Activity:
Pictures do not belong in the copy; transcribe everything else in the records exactly.

Material provided:

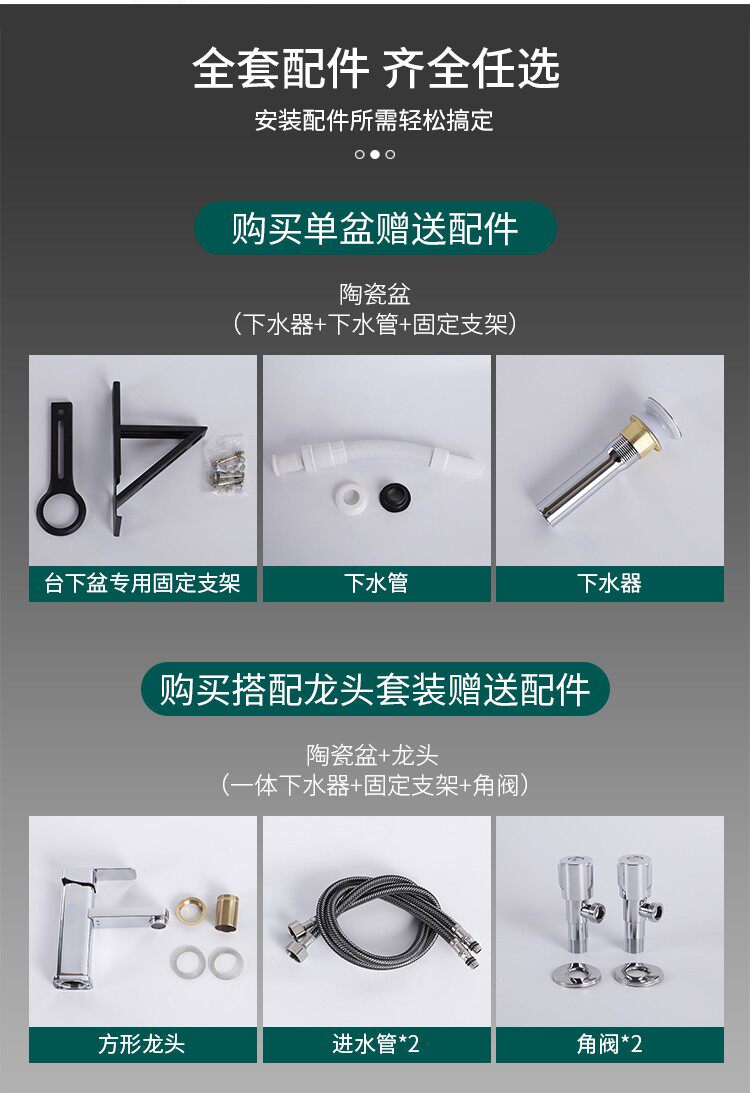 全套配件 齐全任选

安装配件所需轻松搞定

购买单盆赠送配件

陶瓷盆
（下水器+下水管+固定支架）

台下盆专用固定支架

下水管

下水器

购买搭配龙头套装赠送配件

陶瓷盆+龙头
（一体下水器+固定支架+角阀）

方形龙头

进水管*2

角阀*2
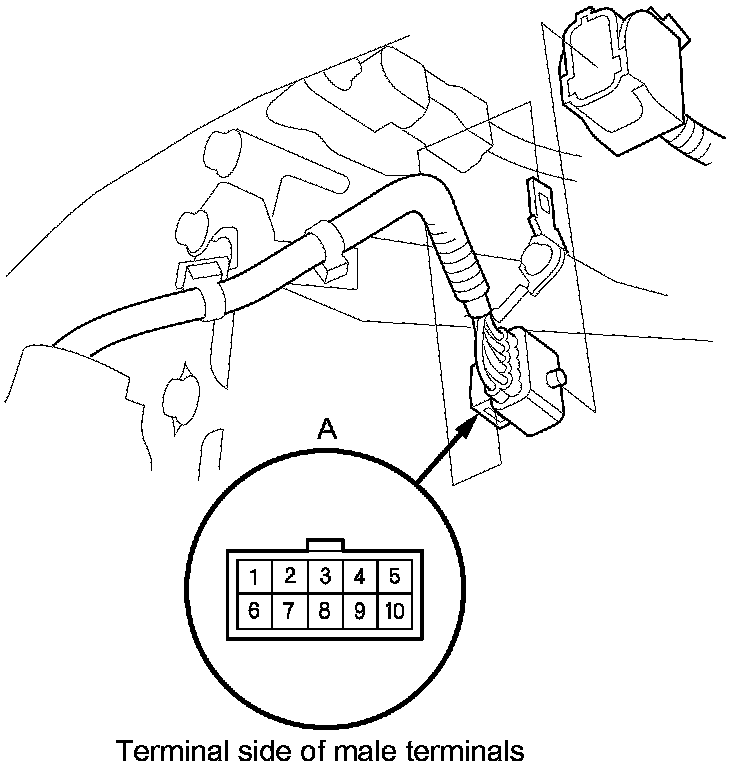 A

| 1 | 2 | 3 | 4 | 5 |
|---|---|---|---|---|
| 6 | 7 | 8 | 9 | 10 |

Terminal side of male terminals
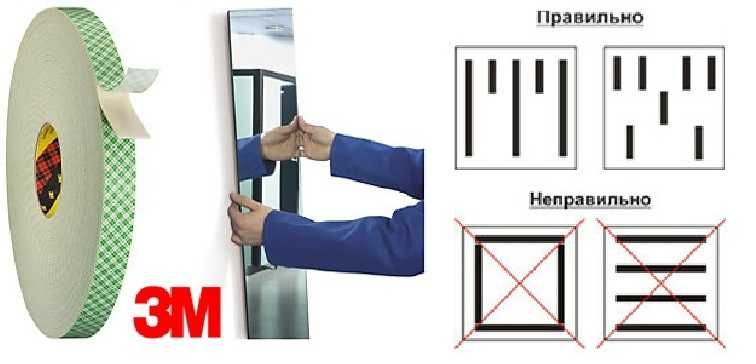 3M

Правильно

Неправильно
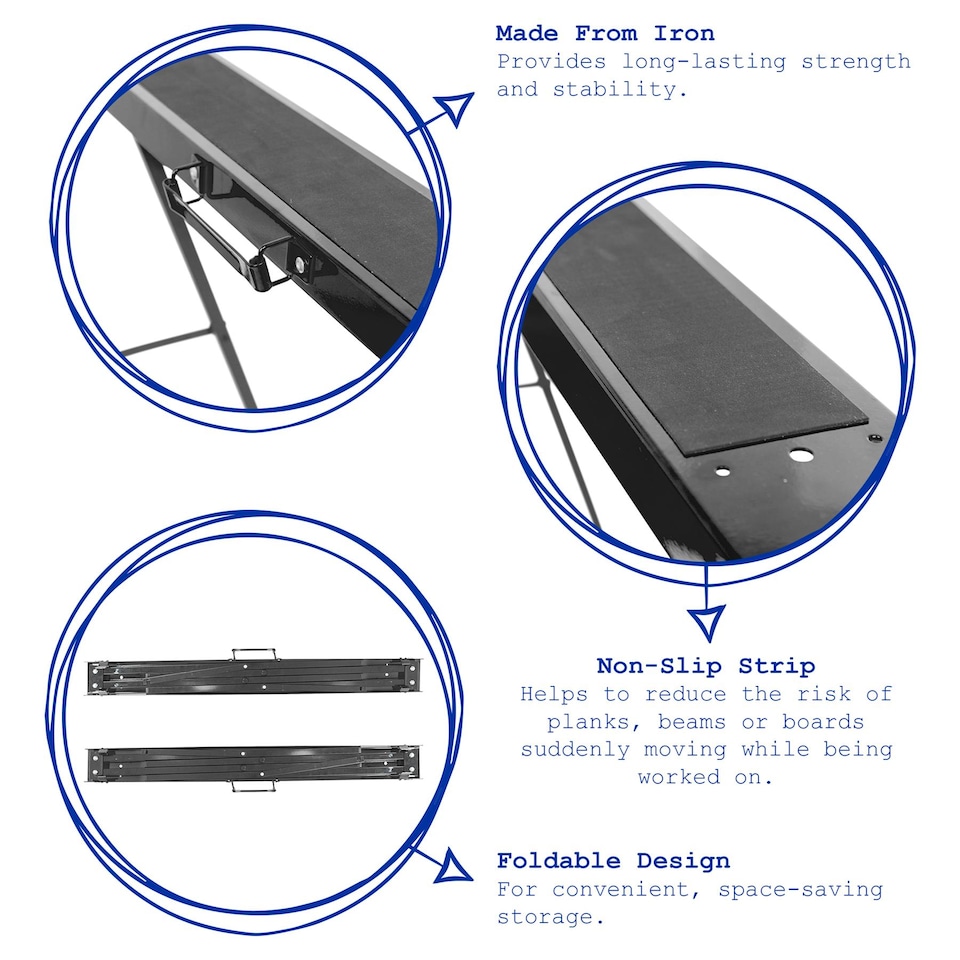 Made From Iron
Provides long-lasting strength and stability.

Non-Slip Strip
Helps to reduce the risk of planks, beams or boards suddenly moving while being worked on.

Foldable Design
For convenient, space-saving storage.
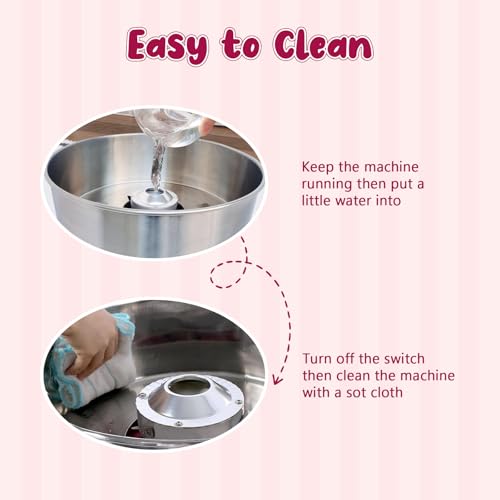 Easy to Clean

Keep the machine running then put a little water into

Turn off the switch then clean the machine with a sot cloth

Written answer:
 全套配件 齐全任选

安装配件所需轻松搞定

购买单盆赠送配件

陶瓷盆
（下水器+下水管+固定支架）

台下盆专用固定支架

下水管

下水器

购买搭配龙头套装赠送配件

陶瓷盆+龙头
（一体下水器+固定支架+角阀）

方形龙头

进水管*2

角阀*2
 A

| 1 | 2 | 3 | 4 | 5 |
|---|---|---|---|---|
| 6 | 7 | 8 | 9 | 10 |

Terminal side of male terminals
 3M

Правильно

Неправильно
 Made From Iron
Provides long-lasting strength and stability.

Non-Slip Strip
Helps to reduce the risk of planks, beams or boards suddenly moving while being worked on.

Foldable Design
For convenient, space-saving storage.
 Easy to Clean

Keep the machine running then put a little water into

Turn off the switch then clean the machine with a sot cloth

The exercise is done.